On the day he took the oath of office, Donald Trump delivered two messages about what to expect from his administration. First came the lofty promise of his inaugural address. “The forgotten men and women of our country will be forgotten no longer,” he vowed. “For too long, a small group in our nation’s capital has reaped the rewards of government while the people have borne the cost. Washington flourished — but the people did not share in its wealth.”
The second message, which Trump delivered without speaking a word, was aimed at a much smaller, but very rich, audience. As the new president’s motorcade left the Capitol, rolling past knots of supporters and protesters, it suddenly stopped three blocks short of the White House. Trump, the First Lady, and the rest of his family got out of their limos and took a three-minute turn in the middle of Pennsylvania Avenue.
This was no random spot. The very first place Trump headed after being sworn in — his true destination all along, in a sense — was the Old Post Office and Clock Tower, which only 12 days before the election had been repurposed as the Trump International Hotel Washington. The elegant granite structure, whose architectural character Trump had promised to preserve, was now besmirched by a gaudy, faux-gold sign bearing his name. The carefully choreographed stop sent a clear signal to the foreign governments, lobbyists, and corporate interests keen on currying favor in Washington: The rewards of government would now be reaped by a single man — and the people would bear the cost.
But the biggest complication of Trump’s presidency — and the one he works hardest to keep secret — is the way his entire business operation is mired in massive debt. Rather than being independently wealthy, public records show, Trump and the business partnerships in which he is a leading investor owe big banks and foreign governments at least $2.3 billion — far more than his disclosure reports indicate. His largest single loan — for nearly $1 billion — is from a syndicate assembled by Goldman Sachs that includes the state-owned Bank of China. If either Trump or Jared Kushner, who tried to shake down Qatar’s finance minister for a loan, winds up needing to negotiate new terms on his ballooning debt, America could find itself being dictated to by a foreign government — all because the White House, thanks to Trump’s business model, has become a true House of Cards.

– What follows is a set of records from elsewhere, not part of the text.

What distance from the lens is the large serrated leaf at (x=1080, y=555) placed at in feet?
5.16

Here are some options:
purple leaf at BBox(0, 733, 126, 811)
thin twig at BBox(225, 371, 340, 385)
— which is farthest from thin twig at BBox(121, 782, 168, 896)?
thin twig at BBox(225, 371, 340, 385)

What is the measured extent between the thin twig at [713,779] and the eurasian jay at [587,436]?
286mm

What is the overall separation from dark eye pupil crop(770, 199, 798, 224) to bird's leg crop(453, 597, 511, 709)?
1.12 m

What follows is 501 days of official corruption, from small-time graft and brazen influence peddling to full-blown raids on the federal Treasury. Given how little Trump has disclosed about his finances, this timeline of self-dealing is undoubtedly only a fraction of the corruption that will eventually come to light. But as even this initial glimpse makes clear, Trump isn’t draining the swamp — he’s monetizing it.
What do you expect from a Vladimir Putin Sympathizer?
Aint that the truth.
Trump has done the unforgiveable from the Dems’ point of view. He appointed a prolife Justice. He let the Little Sisters off the hook when Obama forced them to be complicit in supplying abortifacients, and reinstated the Mexico City Policy. For that, the Dems will never forgive him, and will continue to slander him like this.
What exactly in the OP is slander?
Begins with “On” and ends with “it”.
It seems that for some Trump supporters, if you criticize him, it is slander, it is hatred and all kinds of other vile sins. They never seem to be able to back up what they claim. It seems that the commandment on false witness does not apply to them.
So nothing really specific that can be pinpointed. I am good with that. Thanks for pointing it out.
If you think that’s slander wait until you get to the actual corruption list!
In other words, you have no basis for your accusation of slander.
Well, now that’s it April 3, the thread title should change to “503 days of trump…”
There never seems to be any basis for the accusations of some Trump supporters. You ask them to back up their claims and somehow they become silent.
Why did Americans vote for him?
Do you really want my answer?
The Obama administration lobbed a shot across the bow of the Catholic church two years into his presidency.
It was called the HHS contraceptive mandate–every employer, regardless of their religious affiliation was required to pay for contraception for their employers.
Not only does this violate the first amendment, but it was a pretty clear power-grab.
Well, anyway, the majority of my family’s income is from a Catholic institution.
That means that for six years we lived under significant anxiety about what the future of that institution would mean, whether there would be that source of income. What would we do for money and how would we support our kids.
If they closed down the place, a lot of good people would have lost their jobs…
So no, I’m not sorry DJT was elected. I won’t apologize for not having that anxiety anymore.
HRC supporters don’t seem to care.
But this is my story and (besides the abortion issue) why I will never apologize for the way I voted.
Your big mistake is to presume that if someone criticizes Donald, then they must be a Hillary supporter. Of course the big question is what is the relevance of Hillary now? She is not running for anything.
There were other Republican candidates in the primaries. Americans chose DJT over all the other Republican candidates.
I don’t care and I’m not sorry.
A lot of people like Trump. I can’t figure out his position on Russia. He has been very harsh in his sanctions against Russia, but I thought he was supposed to be the one who was going to support more friendly relations with Russia.
The way I see it, Theresa May woke Trump up about Russia. He has no choice but to impose sanctions now.
Putin looks like he’s eating Trump’s lunch on the nuclear “threats” though.